» **Teks yang Diberikan**
================

Ada tiga kelompok yang memiliki sudut pandang yang berbeda terhadap berkembangnya identitas dalam kaitannya dengan konflik yang sering muncul. Yaitu Pertama, pandangan kaum primoldialis. Kelompok ini menganggap, perbedaan-perbedaan yang berasal dari genetika seperti suku, ras (dan juga agama) merupakan sumber utama lahirnya benturan-benturan kepentingan entis maupun agama. Kedua, pandangan kaum instrumentalis. Menurut mereka suku, agama dan identitas yang lain dianggap sebagai alat yang digunakan individu atau kelompok untuk mengejar tujuan yang lebih besar, baik dalam bentuk metril maupun non-materiil. Konsepsi ini lebih banyak digunakan oleh politisi dan pra elit itu untuk mendapatkan dukungan dari kelompok identitas. Dengan meneriakkan “Islam” misalnya, diharapkan semua orang Islam merapatkan barisan untuk mem-back-up kepentingan politiknya. Oleh karena itu, dalam pandangan kaum instrumentalis, selama setiap orang mau mengalah dari prevence yang dikehendaki elit, selama itu pula benturan antara kelompok identitas dapat dihindari bahkan tidak terjadi. Ketiga; kaum konstruktivis, yang beranggapan bahwa identitas kelompok tidak bersifat kaku, sebagaimana yang yang dibayangkan kaum primordialis. Ethnisitas, bagi kelompok ini dapat diolah hingga membentuk jaringan relasi pergaulan social. Karenanya, etnisitas merupakan sumber kekayaan hakiki yang dimiliki manusia untuk saling mengenal dan memperkaya budaya. Bagi mereka, persamaan adalah anugerah dan perbedaan adalah berkah.

================

» **Cuplikan Data**
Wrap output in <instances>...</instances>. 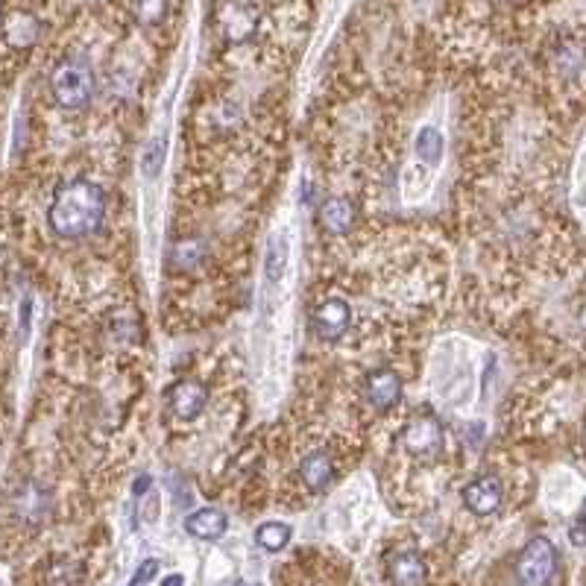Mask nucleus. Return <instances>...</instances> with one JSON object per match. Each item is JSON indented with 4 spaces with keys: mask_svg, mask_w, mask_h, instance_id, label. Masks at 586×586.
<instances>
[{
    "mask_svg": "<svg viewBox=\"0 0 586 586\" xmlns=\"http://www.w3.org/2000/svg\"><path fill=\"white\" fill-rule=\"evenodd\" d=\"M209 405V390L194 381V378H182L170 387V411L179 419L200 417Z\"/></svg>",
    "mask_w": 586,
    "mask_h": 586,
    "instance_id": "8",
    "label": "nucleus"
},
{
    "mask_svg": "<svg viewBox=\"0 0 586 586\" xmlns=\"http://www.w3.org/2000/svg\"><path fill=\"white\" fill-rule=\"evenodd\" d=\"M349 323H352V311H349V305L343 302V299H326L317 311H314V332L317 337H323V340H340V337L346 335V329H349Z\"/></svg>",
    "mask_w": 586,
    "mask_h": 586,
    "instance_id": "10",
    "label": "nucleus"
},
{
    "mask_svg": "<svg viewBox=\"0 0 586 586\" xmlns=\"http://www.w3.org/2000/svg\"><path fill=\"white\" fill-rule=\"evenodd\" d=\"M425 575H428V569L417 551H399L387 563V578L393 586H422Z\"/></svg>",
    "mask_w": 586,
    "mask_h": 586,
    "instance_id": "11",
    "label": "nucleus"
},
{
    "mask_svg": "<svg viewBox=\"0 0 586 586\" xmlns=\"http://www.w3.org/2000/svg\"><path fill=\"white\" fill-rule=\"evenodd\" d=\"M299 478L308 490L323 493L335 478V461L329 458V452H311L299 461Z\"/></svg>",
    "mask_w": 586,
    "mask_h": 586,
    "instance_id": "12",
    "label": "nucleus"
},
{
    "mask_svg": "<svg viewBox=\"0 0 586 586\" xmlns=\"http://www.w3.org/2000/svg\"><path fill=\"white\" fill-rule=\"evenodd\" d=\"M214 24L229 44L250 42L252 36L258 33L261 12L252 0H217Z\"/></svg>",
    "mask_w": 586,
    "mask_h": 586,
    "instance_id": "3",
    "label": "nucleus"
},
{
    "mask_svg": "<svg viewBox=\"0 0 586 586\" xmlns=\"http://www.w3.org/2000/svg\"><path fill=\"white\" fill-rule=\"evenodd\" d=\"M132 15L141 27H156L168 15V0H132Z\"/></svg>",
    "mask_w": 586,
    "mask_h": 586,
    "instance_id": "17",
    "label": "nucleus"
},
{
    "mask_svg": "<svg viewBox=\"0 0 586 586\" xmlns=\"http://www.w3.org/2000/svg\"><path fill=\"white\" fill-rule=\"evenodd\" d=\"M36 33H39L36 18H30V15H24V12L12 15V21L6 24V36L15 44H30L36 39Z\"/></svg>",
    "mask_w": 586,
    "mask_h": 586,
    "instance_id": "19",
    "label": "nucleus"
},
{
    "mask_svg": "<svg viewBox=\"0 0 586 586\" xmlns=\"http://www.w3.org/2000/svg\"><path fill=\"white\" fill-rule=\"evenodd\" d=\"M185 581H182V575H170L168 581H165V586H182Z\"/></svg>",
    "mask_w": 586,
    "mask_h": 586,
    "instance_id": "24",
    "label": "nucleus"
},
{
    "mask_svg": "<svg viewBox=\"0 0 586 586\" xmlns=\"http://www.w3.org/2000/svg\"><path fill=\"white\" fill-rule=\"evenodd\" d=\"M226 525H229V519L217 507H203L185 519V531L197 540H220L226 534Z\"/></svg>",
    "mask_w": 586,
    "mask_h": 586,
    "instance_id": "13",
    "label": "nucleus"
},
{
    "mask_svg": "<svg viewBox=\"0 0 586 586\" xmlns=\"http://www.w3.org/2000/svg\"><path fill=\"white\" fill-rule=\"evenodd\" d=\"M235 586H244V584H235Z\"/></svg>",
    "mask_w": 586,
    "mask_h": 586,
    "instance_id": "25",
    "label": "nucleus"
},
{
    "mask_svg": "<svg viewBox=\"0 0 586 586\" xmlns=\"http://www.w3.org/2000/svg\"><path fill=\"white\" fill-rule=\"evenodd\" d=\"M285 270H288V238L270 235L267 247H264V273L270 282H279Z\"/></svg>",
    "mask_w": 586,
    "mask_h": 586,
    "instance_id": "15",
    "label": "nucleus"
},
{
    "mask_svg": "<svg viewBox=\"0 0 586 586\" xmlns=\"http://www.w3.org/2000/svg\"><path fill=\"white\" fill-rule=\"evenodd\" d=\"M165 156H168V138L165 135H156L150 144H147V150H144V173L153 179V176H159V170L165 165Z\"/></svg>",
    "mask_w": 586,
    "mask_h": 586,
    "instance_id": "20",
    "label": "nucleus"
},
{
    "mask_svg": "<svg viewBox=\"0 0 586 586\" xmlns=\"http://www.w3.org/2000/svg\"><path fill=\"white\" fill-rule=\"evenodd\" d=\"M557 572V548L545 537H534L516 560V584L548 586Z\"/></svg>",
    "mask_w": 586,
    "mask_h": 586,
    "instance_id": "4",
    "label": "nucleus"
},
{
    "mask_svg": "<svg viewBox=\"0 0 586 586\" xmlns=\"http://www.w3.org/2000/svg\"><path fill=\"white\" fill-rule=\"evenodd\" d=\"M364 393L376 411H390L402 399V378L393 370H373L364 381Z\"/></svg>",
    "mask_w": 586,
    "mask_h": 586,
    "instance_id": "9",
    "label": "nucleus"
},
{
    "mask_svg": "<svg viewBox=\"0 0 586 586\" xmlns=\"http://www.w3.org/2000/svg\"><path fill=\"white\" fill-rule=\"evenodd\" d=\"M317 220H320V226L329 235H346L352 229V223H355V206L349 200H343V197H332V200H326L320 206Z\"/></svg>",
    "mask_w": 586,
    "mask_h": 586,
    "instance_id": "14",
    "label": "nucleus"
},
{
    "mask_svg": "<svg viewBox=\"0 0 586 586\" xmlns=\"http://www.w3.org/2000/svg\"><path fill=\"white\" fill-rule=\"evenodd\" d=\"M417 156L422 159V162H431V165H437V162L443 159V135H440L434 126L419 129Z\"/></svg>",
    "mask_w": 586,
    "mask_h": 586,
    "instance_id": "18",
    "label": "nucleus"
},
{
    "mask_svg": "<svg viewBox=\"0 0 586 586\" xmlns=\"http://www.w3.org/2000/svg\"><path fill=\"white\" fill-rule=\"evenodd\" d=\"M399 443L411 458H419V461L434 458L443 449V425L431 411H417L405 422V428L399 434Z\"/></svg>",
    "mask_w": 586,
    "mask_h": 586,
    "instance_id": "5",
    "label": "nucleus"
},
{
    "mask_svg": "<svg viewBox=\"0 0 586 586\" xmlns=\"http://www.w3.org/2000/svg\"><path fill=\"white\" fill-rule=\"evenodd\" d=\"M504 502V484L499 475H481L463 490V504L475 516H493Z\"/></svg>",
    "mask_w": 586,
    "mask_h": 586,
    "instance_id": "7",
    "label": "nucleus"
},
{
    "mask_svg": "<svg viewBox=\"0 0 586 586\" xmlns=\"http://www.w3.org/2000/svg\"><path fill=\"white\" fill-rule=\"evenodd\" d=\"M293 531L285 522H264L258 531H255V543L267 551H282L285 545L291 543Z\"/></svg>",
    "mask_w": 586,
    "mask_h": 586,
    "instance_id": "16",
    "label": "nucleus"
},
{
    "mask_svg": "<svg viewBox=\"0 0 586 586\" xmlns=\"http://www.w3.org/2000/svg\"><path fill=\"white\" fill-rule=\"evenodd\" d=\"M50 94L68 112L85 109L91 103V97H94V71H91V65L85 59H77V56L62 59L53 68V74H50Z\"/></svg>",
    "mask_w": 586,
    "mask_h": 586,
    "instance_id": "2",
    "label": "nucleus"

================

» **Petunjuk Latihan**
Lanjutkan teks tentang tiga pandangan terhadap identitas dan konflik, dimulai setelah kalimat terakhir yang ditampilkan.

» **Jawaban**
Dalam konteks ketiga, terdapat ruang wacana tentang multikulturalisme dan pendidikan multicultural sebagai sarana membangun toleransi atas keragaman. Kajian ini ramai terdengar di kalangan akademisi, praktisi budayawan dan aktifis pada tahun 2000 di Indonesia. Penulisan makalah ini dimaksudkan sebagai kajian tentang filsafat social multiculturalisme dan pendidikan multicultural sebagai bahan kajian lanjutan untuk mengetahui corak, peluang, dan tantangan pendidikan multicultural di Indonesia.

A. Konsep Pendidikan Multikultural

Konsep pendidikan multikultural di Negara-negara yang menganut konsep demokratis seperti Amerika serikat dan kanada, bukan hal yang baru lagi. Mereka telah melaksanakannya khususnya dalam upaya melenyapkan diskriminasi rasial antara orang kulit putih dan kulit hitam, yang bertujuan memajukan dan memelihara integritas nasional.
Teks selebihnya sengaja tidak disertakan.